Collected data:

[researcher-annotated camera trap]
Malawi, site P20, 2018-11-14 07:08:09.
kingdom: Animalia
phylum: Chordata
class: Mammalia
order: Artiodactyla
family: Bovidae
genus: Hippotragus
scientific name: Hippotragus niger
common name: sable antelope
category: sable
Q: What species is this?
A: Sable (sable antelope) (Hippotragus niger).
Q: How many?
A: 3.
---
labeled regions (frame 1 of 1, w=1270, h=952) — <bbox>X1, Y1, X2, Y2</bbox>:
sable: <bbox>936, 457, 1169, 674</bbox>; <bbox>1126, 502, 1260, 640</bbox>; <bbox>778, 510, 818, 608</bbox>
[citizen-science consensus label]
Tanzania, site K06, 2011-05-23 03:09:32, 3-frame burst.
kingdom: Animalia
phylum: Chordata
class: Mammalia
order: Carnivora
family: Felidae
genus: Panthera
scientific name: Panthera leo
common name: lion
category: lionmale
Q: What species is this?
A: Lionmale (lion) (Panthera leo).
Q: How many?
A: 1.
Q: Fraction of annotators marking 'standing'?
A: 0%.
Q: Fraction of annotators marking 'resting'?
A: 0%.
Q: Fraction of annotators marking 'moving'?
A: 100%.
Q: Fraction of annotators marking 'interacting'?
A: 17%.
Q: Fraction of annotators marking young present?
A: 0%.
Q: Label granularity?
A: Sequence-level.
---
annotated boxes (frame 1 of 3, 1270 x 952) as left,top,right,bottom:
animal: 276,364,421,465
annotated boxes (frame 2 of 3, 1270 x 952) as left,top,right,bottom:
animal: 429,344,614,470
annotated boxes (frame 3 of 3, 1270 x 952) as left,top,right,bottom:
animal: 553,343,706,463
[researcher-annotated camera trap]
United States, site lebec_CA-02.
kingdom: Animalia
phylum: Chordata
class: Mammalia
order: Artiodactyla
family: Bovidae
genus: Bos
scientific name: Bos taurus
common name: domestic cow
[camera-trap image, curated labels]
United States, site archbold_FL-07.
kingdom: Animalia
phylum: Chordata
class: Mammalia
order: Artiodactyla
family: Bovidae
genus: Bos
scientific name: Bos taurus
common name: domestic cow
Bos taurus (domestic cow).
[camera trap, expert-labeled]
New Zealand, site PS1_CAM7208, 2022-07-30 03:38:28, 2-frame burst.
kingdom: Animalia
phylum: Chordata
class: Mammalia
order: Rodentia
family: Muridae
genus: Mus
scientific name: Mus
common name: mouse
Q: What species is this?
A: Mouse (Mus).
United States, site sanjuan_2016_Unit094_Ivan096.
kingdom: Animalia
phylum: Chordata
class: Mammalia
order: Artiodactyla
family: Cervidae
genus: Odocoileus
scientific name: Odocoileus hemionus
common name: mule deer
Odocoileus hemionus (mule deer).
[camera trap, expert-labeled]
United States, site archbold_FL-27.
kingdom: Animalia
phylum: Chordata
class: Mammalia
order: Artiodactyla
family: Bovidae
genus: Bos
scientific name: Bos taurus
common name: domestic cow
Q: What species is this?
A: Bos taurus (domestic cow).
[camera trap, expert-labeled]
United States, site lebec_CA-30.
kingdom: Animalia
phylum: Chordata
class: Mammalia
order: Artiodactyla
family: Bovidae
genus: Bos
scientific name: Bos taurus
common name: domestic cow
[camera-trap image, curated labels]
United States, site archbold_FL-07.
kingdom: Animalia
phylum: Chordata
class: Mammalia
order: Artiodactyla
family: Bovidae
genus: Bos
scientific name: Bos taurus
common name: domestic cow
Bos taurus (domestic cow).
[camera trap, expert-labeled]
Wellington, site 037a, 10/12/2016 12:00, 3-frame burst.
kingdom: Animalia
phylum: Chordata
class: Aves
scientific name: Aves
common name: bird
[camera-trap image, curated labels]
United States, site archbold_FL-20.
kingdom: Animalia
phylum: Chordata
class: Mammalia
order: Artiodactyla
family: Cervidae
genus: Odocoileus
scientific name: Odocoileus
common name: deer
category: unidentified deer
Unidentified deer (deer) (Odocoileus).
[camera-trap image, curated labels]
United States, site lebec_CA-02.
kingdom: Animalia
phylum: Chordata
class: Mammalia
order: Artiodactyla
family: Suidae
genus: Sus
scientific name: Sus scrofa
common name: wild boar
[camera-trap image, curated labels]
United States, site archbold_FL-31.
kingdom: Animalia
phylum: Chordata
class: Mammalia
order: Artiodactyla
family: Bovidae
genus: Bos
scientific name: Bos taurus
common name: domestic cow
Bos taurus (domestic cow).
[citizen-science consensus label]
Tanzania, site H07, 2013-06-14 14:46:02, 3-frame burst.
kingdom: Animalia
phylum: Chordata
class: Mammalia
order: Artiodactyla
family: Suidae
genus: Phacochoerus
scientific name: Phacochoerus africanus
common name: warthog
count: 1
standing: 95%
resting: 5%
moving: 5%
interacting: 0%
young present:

■ **Work instructions**: Wherever a line in the records above includes "marking", count it, then give the total and nothing besides.

■ **Answer**: 5